Task instructions = Repeat exactly, and only, the lines from the one containing "Measuring from (652,436)" through the end of the records.

[Rows of spatial question data]

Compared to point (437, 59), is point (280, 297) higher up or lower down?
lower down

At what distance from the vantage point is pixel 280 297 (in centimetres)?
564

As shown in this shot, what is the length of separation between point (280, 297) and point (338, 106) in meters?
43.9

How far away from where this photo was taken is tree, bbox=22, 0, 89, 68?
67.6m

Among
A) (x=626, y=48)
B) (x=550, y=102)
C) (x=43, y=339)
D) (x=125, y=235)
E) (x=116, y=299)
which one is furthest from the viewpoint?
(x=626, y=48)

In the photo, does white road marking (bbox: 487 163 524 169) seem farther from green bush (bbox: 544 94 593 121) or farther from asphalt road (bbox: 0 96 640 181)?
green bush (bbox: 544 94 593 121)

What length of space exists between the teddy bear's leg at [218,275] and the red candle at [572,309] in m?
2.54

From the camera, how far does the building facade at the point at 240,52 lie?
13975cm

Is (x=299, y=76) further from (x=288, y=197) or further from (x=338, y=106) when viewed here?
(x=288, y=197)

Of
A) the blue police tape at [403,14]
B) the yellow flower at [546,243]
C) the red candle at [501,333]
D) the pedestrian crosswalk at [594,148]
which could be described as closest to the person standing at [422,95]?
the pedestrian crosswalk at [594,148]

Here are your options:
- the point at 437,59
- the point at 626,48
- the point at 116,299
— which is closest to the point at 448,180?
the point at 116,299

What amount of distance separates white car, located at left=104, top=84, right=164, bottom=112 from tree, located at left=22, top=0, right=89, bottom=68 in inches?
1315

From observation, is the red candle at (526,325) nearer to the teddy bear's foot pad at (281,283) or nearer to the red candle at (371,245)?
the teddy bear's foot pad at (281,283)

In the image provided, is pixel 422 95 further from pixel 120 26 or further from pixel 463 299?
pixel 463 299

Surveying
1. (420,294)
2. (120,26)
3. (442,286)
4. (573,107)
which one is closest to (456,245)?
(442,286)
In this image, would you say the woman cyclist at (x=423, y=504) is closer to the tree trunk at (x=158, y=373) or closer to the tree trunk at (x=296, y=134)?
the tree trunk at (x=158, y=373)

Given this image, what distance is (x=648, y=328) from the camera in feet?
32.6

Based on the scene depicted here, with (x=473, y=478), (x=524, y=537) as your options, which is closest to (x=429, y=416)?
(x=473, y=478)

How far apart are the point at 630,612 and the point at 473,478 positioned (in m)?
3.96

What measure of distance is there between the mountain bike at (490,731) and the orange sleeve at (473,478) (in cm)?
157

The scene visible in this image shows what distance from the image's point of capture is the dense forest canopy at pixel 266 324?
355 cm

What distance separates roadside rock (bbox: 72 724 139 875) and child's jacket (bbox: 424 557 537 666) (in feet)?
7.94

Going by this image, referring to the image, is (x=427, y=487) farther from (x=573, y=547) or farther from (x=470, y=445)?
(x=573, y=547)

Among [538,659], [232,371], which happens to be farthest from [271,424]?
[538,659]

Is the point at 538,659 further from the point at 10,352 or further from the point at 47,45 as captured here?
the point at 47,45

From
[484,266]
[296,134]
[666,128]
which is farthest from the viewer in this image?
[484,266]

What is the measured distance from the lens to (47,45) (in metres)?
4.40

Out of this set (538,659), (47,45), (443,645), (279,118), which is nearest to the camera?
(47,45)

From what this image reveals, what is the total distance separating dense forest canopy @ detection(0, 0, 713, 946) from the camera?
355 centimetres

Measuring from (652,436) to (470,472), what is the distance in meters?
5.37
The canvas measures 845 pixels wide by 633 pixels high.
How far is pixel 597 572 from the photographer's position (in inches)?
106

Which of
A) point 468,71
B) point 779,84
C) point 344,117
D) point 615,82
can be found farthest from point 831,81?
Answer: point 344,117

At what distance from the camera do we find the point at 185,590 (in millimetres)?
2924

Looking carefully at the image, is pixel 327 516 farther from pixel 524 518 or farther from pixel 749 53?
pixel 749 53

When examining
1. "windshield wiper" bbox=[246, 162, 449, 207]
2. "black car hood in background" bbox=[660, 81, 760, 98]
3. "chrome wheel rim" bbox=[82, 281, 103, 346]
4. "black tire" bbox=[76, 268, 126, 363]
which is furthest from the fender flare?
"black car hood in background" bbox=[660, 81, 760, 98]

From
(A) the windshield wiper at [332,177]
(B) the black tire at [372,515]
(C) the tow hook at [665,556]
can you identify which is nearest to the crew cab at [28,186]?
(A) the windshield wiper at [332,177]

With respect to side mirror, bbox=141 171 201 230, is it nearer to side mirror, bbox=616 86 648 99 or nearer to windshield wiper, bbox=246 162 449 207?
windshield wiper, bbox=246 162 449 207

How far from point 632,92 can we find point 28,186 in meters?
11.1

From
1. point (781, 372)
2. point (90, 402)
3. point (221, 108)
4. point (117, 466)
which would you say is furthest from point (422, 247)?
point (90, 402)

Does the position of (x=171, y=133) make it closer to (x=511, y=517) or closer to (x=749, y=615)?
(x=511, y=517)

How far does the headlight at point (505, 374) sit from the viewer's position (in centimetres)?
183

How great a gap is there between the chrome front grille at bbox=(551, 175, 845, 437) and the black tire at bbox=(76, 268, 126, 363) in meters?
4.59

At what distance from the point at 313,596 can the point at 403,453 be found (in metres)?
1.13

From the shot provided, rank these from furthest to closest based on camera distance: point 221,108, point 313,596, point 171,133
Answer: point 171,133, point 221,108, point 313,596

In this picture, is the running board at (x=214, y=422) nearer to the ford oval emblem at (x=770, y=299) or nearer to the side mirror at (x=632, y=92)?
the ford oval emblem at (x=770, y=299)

Output for this exercise =
Measuring from (652,436) to (470,472), what is the distance in meters?
5.37
The canvas measures 845 pixels wide by 633 pixels high.
How far is pixel 597 572 from the photographer's position (in inches)?
106

Which of
A) point 468,71
B) point 779,84
C) point 344,117
D) point 615,82
can be found farthest from point 831,81?
Answer: point 344,117

At what distance from the camera do we find the point at 185,590 (in millimetres)?
2924

Looking carefully at the image, is pixel 327 516 farther from pixel 524 518 or farther from pixel 749 53?
pixel 749 53

When examining
1. "windshield wiper" bbox=[246, 162, 449, 207]
2. "black car hood in background" bbox=[660, 81, 760, 98]
3. "chrome wheel rim" bbox=[82, 281, 103, 346]
4. "black tire" bbox=[76, 268, 126, 363]
which is furthest from the fender flare?
"black car hood in background" bbox=[660, 81, 760, 98]

From
(A) the windshield wiper at [332,177]
(B) the black tire at [372,515]
(C) the tow hook at [665,556]
can you identify which is nearest to the crew cab at [28,186]?
(A) the windshield wiper at [332,177]

With respect to side mirror, bbox=141 171 201 230, is it nearer to side mirror, bbox=616 86 648 99 or nearer to windshield wiper, bbox=246 162 449 207?
windshield wiper, bbox=246 162 449 207

How far from point 632,92 can we find point 28,186 in meters?
11.1

From
1. point (781, 372)
2. point (90, 402)
3. point (221, 108)
4. point (117, 466)
which would you say is furthest from point (422, 247)?
point (90, 402)

Does the position of (x=171, y=133) make it closer to (x=511, y=517) or closer to (x=749, y=615)?
(x=511, y=517)

How far does the headlight at point (505, 374) sit from the viewer's position (in centimetres)?
183

How great a gap is there between the chrome front grille at bbox=(551, 175, 845, 437) and the black tire at bbox=(76, 268, 126, 363) in meters?
4.59

At what distance from the point at 313,596 can the point at 403,453 be found (in metres)?
1.13

From the shot provided, rank these from furthest to closest based on camera distance: point 221,108, point 313,596, point 171,133
Answer: point 171,133, point 221,108, point 313,596

In this picture, is the running board at (x=214, y=422) nearer to the ford oval emblem at (x=770, y=299) or nearer to the side mirror at (x=632, y=92)?
the ford oval emblem at (x=770, y=299)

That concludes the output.